With the Kamiya hs-CRP kit, latex particles coated with antibody specific to human CRP aggregate in the presence of CRP in the sample forming immune complexes. The immune complexes cause an increase in light scattering, which is proportional to the concentration of CRP in the sample. The light scattering is measured by reading turbidity at 550 nm. The sample CRP concentration is determined versus dilutions of a CRP standard of known concentration. Instrument parameters for the hs-CRP assay are as noted in Figure 1.
Hs-CRP Parameters on the Roche Cobas Mira
Forty-two paired serum, EDTA-plasma, and lithium heparin-plasma samples were collected from blood donors to see if anticoagulant type influenced results. Two levels of quality control material were used to evaluate inter-assay and intra-assay imprecision. For intra-assay imprecision, both levels were run 20 times. For inter-assay imprecision, each level was run 10 times for five consecutive workdays. Comparison was made with another method (Dade) by running commercially available hs-CRP calibrators as patients and comparing obtained results with the stated values. Blood samples (collected in Lavender EDTA tubes) were collected from 143 donors at a regional blood bank with hs-CRP values measured. Results were divided into quintiles.
RESULTS:
Using calibrators supplied with the test kit, linearity was confirmed from the lowest calibrator (0.5 mg/L) through the highest calibrator (7.0 mg/L). It should be noted that this might vary from kit to kit. The instrument held linearity during an entire four-week period at which time we elected to recalibrate. To allow comparison with another published and established method, commercially available Dade hs-CRP calibrators (Dade Behring, Deerfield, IL) were assayed as patients. These calibrators represented a range of 0.7 to 4.1 mg/L. A regression equation of y = 1.11(x) − 0.18; r = 0.999 was generated with these results. The method also demonstrated excellent reproducibility both within run and day-to-day. The within run imprecision was <0.10% for the low control and 2.14 % for the high control. Inter-assay imprecision was <0.10% and 2.55% for the same controls. There was no statistical difference in results obtained from serum, EDTA-plasma and lithium heparin plasma. (p=0.981) This allows for greater flexibility when it comes to samples and specimen collection. EDTA-plasma is our preferred sample as this is the primary sample for most of our testing.
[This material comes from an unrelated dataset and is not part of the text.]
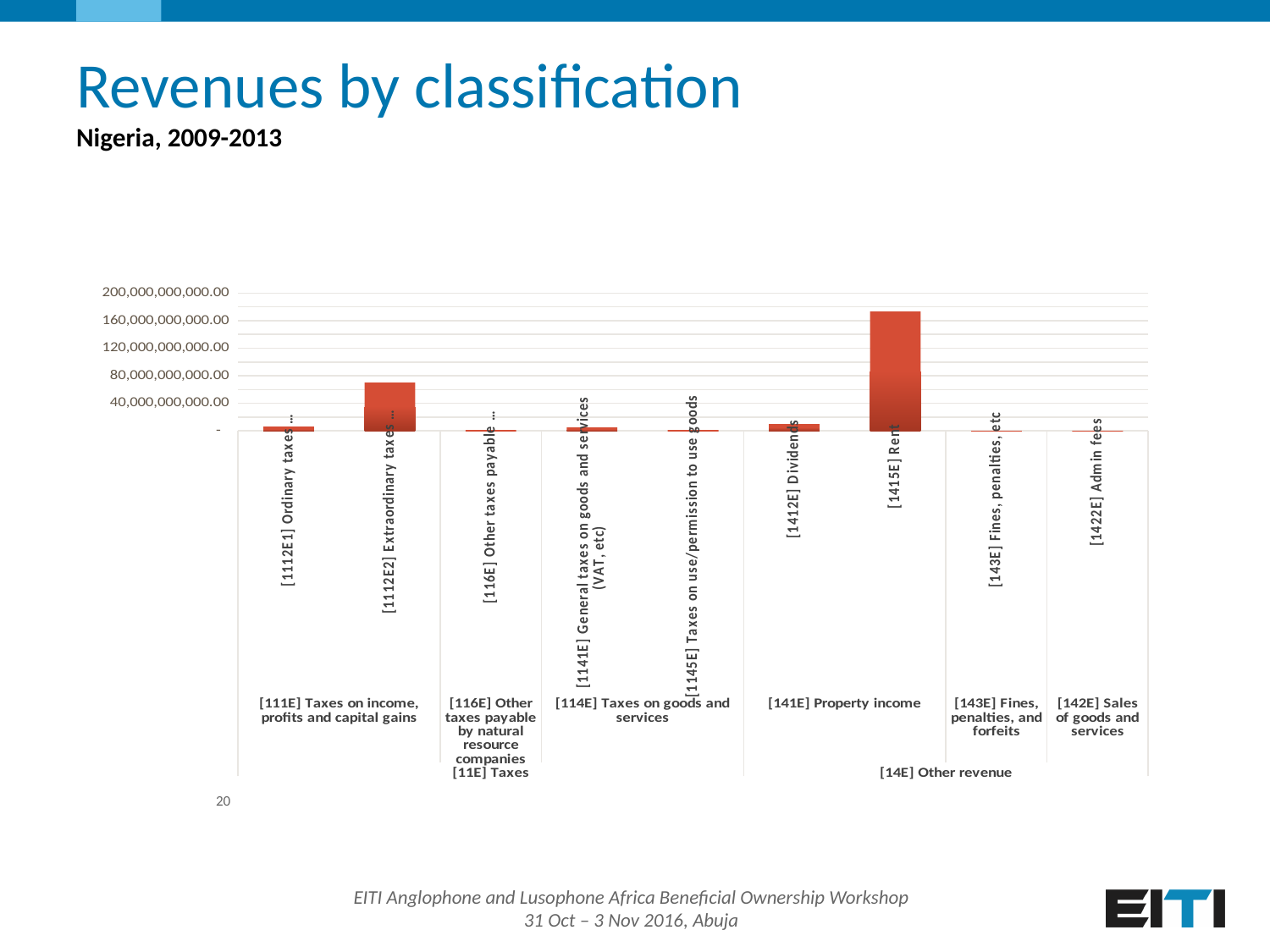
What kind of chart is shown on the slide? bar chart Which is larger, the value for [1112E2] Extraordinary taxes or the value for [1412E] Dividends? [1112E2] Extraordinary taxes Is the value for [1112E2] Extraordinary taxes greater or less than 80,000,000,000.00? less Which is larger, the value for [1412E] Dividends or the value for [1422E] Admin fees? [1412E] Dividends Is the value for [1112E2] Extraordinary taxes greater or less than 40,000,000,000.00? greater What is the title of the slide containing the chart? Revenues by classification Is the value for [1412E] Dividends greater or less than 40,000,000,000.00? less Which is larger, the value for [1415E] Rent or the value for [1112E2] Extraordinary taxes? [1415E] Rent How many bars (categories) are plotted in the chart? 9 What country and period does the chart cover, according to the subtitle? Nigeria, 2009-2013 Which category has the highest value in the chart? [1415E] Rent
After measurement of hs-CRP in 143 volunteer blood donors (EDTA-plasma) results were divided into quintiles. The upper value for each quintile (listed from high to low) was 4.6, 2.1, 1.3, 0.6, and 0.3 mg/L. These are comparable to results previously published.
DISCUSSION:
With the recognition that inflammation plays a role in atherosclerosis came the realization that markers of inflammation can also be markers of atherosclerosis. Assays were then developed that were capable of measuring these markers with functional sensitivities that allowed for risk stratification. No longer was it sufficient to identify a patient with increased risk, but now one could apply labels such as “low to high risk” 6 or even “1.0 to 2.9 times the relative or standard risk,” 3 depending on the study design reviewed.
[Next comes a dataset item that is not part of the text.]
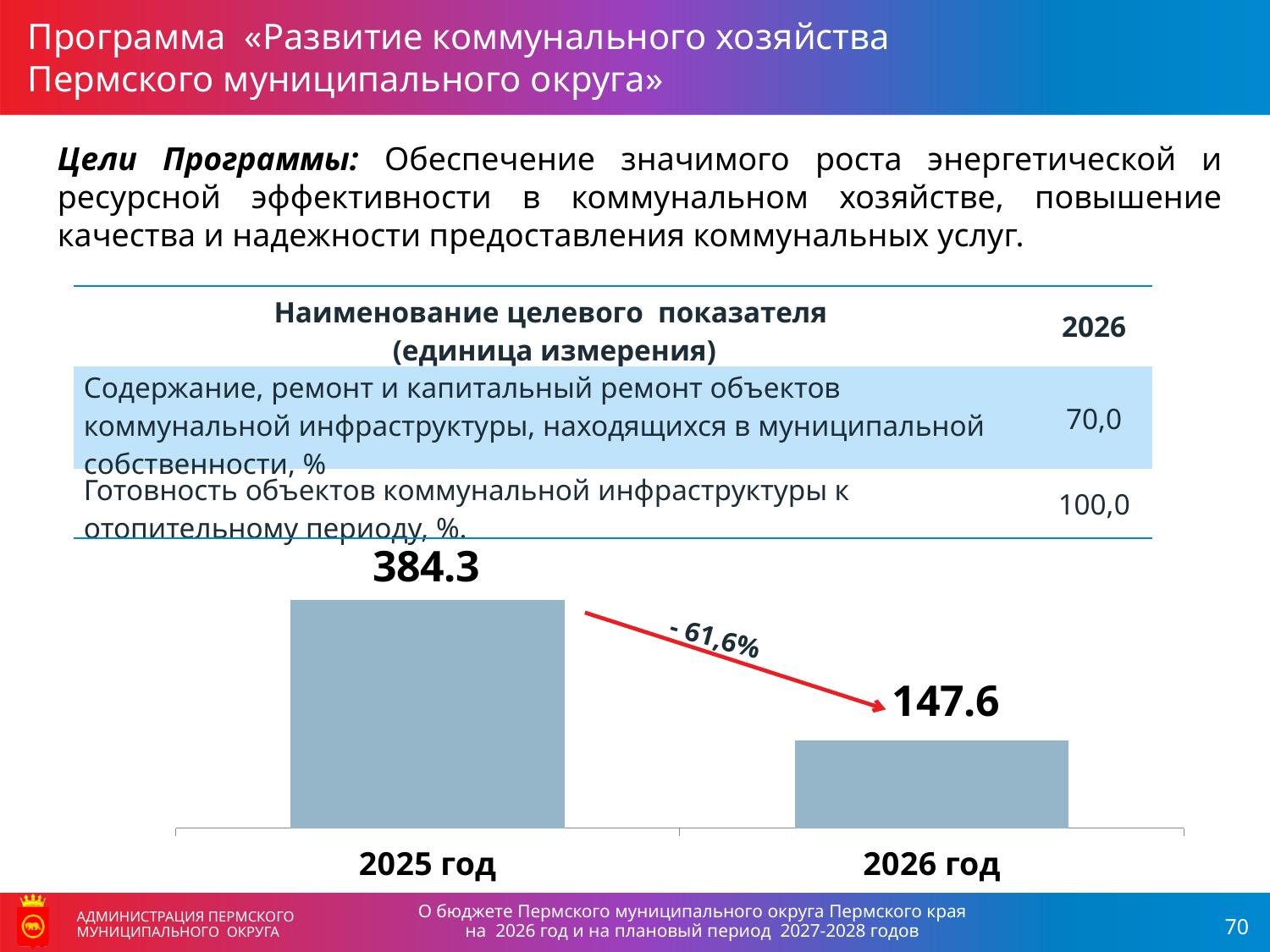
Which year has the lowest value in the bar chart? 2026 год What is the difference between the values for 2025 год and 2026 год in the bar chart? 236.7 Do the values in the chart rise or fall from 2025 год to 2026 год? fall How many bars are shown in the chart? 2 What are the category labels on the x axis of the bar chart? 2025 год, 2026 год Which is larger in the bar chart: the value for 2025 год or the value for 2026 год? 2025 год What is the value shown for 2025 год in the bar chart? 384.3 What type of chart is shown on the slide? bar chart What percentage change is written next to the arrow between the two bars? - 61,6% Which year has the highest value in the bar chart? 2025 год What is the value shown for 2026 год in the bar chart? 147.6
In the Physician Health Study, hs-CRP was shown to have predictive value for stroke, first myocardial infarction, and peripheral vascular disease among individuals without other major cardiovascular risk factors. Importantly, the use of aspirin, an anti-inflammatory agent, was shown to significantly reduce the risk of first myocardial infarction. Those with the higher baseline levels of hs-CRP derived the most benefit. 3
The availability of anti-CRP antibodies and a well-established WHO CRP reference standard has allowed for numerous methods to be marketed for the measurement of CRP. Todays analyzers are capable of operating with the precision required to yield functional sensitivities that are low enough for meaningful risk stratification. We have shown that the combination of the Kamiya hs-CRP kit and the Roche Cobas Mira results in a robust assay system with high intra-assay and inter-assay precision. Analysis may be performed on serum, EDTA-plasma or lithium heparin-plasma. This combination has more than satisfactorily been performed on over 150 samples during the past 14 months.